SOURCE EXCERPT –
⁂

The reason relates to its core business of checks, which are being rendered obsolete by technology, and represent a market in terminal decline. We can already hear the cries of anguish from the VIC crowd: “Paper checks, Jamal?! You cannot be serious!”


Bear Case

Indeed, check usage has been in secular decline since the mid-1990s, yet checks are DLX’s bread and butter, representing 43% of revenues. Competition is rife: Debit and credit cards, and ACH payments (where vendors pull funds directly from checking accounts) have rapidly expanded market share for non-cash payment transactions. PayPal and Venmo are ascendant, as are cryptocurrencies.


A recent Federal Reserve study (released 12/16, see link below) estimates that the number of checks written declined at an annual rate of 8.8% between 2009 and 2012, and at 4.8% between 2012 and 2015:


The macro trends are certainly reflected in DLX’s business. Revenues for DLX’s Direct Check segment, a direct-to-consumer check supplier, declined by 7% in 2016, and by 8% in 2017. DLX expects the Direct Checks segment to decline an additional ~11% in 2018! Ouch!

⁂

Write the next part of the excerpt on DLX and the decline of paper checks, starting right after its final sentence.

Visual spatial reasoning records:

⁂

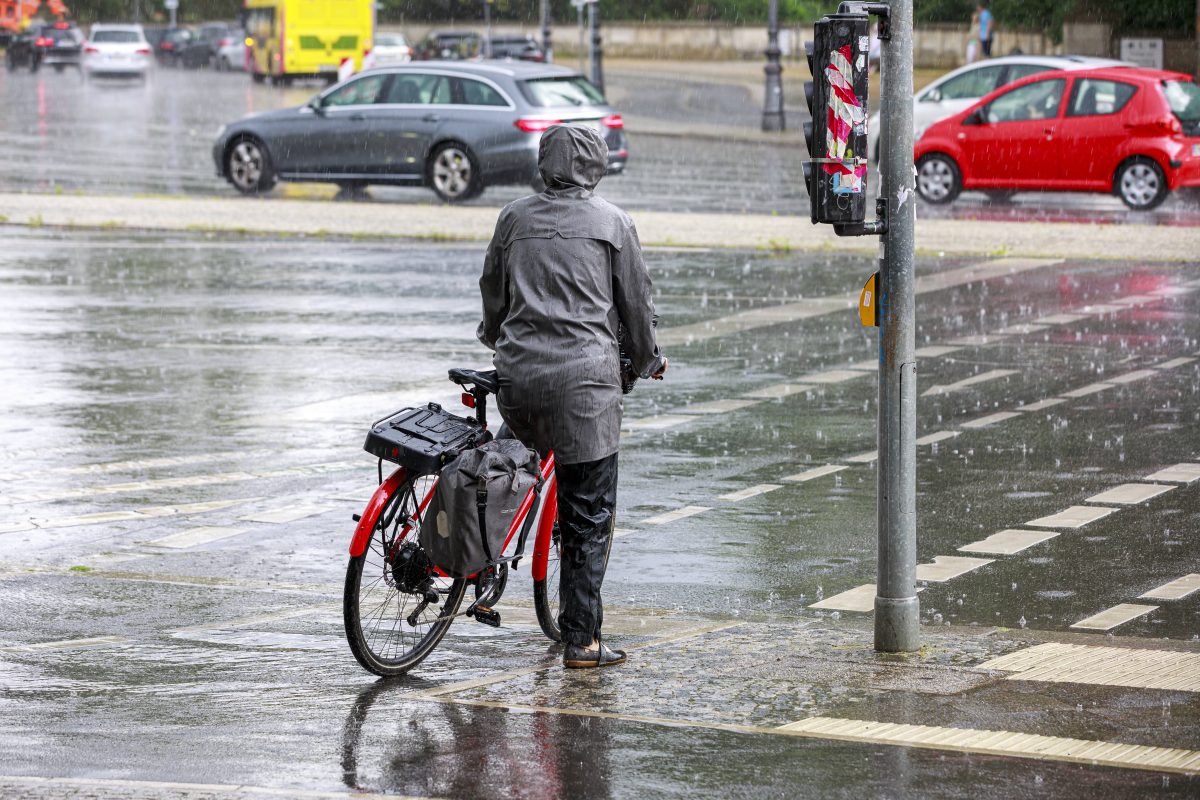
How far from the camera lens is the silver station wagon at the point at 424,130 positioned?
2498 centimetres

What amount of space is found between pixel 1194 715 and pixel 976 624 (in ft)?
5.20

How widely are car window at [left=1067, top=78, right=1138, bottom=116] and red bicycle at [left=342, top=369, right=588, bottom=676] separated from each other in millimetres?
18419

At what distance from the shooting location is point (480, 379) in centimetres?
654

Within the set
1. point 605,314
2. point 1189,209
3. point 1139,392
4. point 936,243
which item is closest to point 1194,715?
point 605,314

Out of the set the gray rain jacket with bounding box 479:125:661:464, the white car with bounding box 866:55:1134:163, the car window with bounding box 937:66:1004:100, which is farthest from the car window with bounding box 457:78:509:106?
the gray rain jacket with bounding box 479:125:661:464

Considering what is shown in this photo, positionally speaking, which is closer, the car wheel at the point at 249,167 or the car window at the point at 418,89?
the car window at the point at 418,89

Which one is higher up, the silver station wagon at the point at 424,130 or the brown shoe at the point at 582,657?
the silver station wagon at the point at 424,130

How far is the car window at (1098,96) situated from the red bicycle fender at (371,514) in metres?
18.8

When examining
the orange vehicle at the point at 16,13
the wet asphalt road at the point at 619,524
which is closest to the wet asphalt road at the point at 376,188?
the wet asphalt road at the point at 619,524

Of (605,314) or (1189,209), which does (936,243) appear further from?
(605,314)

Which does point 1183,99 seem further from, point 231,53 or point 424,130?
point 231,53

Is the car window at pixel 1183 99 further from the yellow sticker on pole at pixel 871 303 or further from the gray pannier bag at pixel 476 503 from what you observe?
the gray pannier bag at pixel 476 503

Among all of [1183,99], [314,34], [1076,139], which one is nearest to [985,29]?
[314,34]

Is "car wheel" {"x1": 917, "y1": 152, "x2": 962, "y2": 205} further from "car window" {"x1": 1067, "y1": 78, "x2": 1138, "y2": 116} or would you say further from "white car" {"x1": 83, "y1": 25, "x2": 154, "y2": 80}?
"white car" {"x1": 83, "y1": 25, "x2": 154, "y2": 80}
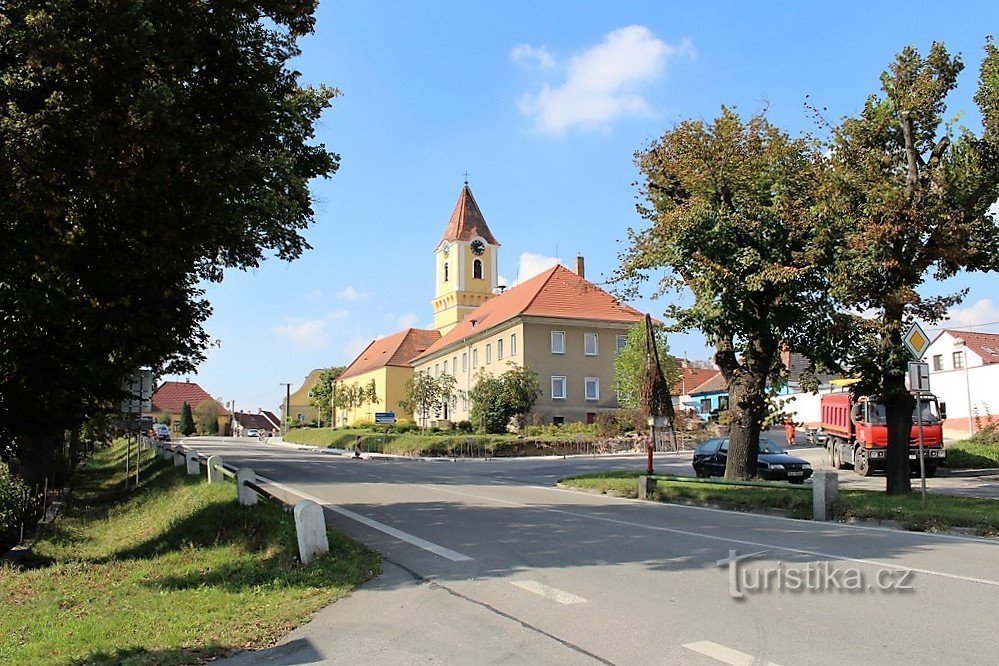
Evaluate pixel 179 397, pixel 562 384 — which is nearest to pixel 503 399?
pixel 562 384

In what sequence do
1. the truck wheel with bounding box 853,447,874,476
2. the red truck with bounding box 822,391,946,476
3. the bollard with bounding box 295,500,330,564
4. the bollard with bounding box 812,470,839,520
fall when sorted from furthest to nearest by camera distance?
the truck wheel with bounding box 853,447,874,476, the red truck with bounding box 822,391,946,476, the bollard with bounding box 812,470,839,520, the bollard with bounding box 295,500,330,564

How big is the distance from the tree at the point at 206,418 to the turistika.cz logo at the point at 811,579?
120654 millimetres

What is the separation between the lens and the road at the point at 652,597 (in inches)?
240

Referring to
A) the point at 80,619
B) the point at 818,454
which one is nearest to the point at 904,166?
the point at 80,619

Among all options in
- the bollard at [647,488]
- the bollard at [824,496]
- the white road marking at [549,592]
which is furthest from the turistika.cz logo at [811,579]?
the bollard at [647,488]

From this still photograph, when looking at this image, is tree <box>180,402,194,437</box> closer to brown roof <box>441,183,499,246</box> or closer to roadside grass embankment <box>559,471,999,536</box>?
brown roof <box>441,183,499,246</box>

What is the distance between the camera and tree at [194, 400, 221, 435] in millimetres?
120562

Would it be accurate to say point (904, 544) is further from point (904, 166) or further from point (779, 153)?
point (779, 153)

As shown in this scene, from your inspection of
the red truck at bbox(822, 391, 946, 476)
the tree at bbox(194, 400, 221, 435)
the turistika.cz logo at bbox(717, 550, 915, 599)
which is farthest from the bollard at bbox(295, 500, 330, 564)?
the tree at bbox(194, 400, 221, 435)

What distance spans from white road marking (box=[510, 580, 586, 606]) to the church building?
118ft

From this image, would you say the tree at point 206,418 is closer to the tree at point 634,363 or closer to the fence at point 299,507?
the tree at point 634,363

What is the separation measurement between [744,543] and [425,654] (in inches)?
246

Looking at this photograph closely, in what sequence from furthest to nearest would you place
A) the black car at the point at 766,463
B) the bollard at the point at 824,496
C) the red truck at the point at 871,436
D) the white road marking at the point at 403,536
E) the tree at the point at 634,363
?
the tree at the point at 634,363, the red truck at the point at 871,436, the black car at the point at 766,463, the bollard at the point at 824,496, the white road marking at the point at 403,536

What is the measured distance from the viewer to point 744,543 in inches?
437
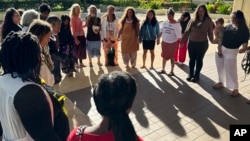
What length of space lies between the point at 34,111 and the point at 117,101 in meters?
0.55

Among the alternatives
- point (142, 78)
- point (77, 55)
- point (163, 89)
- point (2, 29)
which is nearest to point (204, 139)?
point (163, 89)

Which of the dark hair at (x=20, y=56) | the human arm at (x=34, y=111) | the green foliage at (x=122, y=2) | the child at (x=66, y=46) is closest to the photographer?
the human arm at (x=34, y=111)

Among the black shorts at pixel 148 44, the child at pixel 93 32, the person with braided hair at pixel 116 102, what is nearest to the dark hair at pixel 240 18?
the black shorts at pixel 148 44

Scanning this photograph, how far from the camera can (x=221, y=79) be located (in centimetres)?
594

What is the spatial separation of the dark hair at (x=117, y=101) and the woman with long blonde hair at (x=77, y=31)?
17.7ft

⁂

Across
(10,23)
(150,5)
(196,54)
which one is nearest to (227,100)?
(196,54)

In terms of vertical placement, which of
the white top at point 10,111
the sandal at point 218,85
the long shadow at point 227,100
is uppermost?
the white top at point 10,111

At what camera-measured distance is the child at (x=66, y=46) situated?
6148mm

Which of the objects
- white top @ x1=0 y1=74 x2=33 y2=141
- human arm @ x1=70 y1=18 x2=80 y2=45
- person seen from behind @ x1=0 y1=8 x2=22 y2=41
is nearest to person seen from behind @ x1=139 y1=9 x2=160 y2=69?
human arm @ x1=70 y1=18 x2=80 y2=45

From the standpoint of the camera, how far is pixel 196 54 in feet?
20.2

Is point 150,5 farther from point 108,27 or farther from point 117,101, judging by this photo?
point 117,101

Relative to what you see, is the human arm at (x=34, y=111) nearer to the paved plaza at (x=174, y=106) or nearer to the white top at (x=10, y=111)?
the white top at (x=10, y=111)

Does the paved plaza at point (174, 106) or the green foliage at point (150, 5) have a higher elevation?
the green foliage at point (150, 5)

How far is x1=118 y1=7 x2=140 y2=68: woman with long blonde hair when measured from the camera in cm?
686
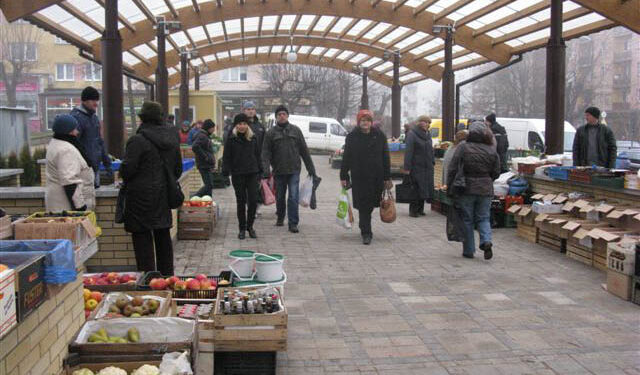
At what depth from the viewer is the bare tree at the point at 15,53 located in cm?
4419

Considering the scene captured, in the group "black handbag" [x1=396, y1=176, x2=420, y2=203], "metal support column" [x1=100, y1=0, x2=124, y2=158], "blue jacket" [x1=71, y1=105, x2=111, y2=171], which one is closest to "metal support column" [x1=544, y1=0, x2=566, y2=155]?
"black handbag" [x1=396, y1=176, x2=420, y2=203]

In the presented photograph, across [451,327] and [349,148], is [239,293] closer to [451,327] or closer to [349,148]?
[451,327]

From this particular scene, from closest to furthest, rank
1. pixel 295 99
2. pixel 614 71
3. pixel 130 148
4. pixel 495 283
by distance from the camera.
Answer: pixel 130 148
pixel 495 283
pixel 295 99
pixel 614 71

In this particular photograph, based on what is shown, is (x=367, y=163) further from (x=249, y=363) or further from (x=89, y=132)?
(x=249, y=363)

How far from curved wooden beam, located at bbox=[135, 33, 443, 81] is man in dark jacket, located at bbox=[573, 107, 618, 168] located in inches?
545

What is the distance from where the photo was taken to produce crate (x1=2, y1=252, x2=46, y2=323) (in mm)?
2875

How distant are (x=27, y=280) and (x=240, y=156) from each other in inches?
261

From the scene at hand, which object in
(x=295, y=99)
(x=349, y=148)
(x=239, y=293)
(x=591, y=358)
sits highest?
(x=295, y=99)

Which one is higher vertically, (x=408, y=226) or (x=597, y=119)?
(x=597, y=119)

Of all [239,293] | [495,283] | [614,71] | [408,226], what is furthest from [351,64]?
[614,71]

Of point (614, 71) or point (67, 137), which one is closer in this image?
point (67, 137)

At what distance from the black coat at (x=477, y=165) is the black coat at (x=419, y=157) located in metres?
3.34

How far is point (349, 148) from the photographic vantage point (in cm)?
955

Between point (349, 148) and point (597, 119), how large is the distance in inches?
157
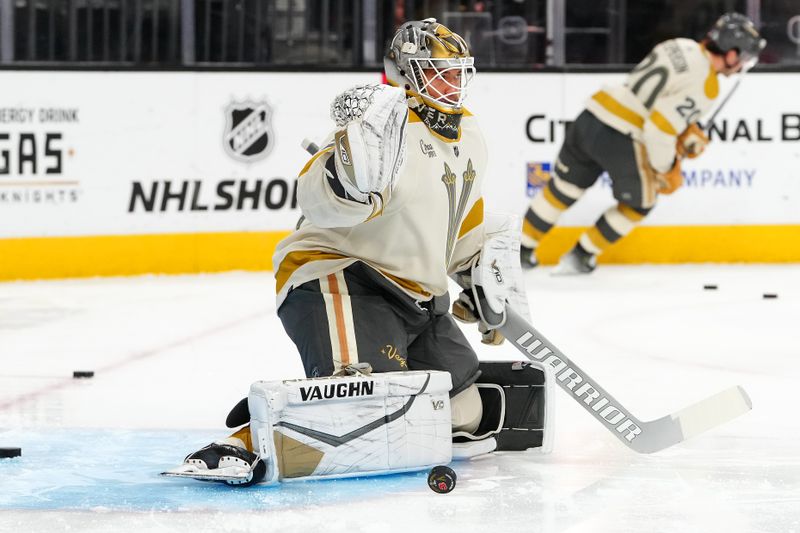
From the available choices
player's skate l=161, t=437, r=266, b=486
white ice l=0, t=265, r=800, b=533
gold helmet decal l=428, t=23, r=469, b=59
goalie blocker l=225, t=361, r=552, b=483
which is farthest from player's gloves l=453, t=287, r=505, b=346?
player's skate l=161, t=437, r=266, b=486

⁂

ANSWER TO THE EXERCISE –
Despite the dire backdrop for DLX’s core market for checks, we find that if you dig a little deeper, you will find a stable, high quality business that has evolved from being a check producer to a marketing and web advisor to small businesses and financial institutions, with solid growth prospects across a variety of new product and service areas.


The Business

Taking a step back, while it is true that Checks are in secular decline, DLX’s overall business is still growing. Here are DLX’s Total Revenue growth rates for the past 5 years: 2013: 4.6%, 2014: 5.6%, 2015: 5.9%, 2016: 4.3%, 2017: 6.3%. That’s a 5-year geometric CAGR of 5.3%. That is not flashy growth, but it’s not bad either. DLX manages this feat of growing against the check headwinds by compensating with a high growth Marketing Solutions segment, fueled by acquisitions (more on this later), that in 2018 may be a bigger contributor to revenues than checks.


DLX organizes its product and service offerings into four categories: 1) Checks, 2) Marketing solutions and Other Services (MOS), 3) Forms, and 4) Accessories and other products. For categories, we’re going to focus on #1, and #2, since these two big muscle movements account for >80% of the overall business. #3 and #4 are mostly associated with the Small Business Services segment, which we will cover later.


Checks – 43% of Revenues


Notwithstanding the shrinking market for checks outlined above, DLX continues to be one of the largest providers of checks in the U.S. Checks can provide a basis for a relationship with a small business or financial institution, and based on that relationship, DLX can then offer additional products and services. We find it quite striking that DLX grew its revenues over the past few years at mid-single digit rates, even with significant exposure to a shrinking check market.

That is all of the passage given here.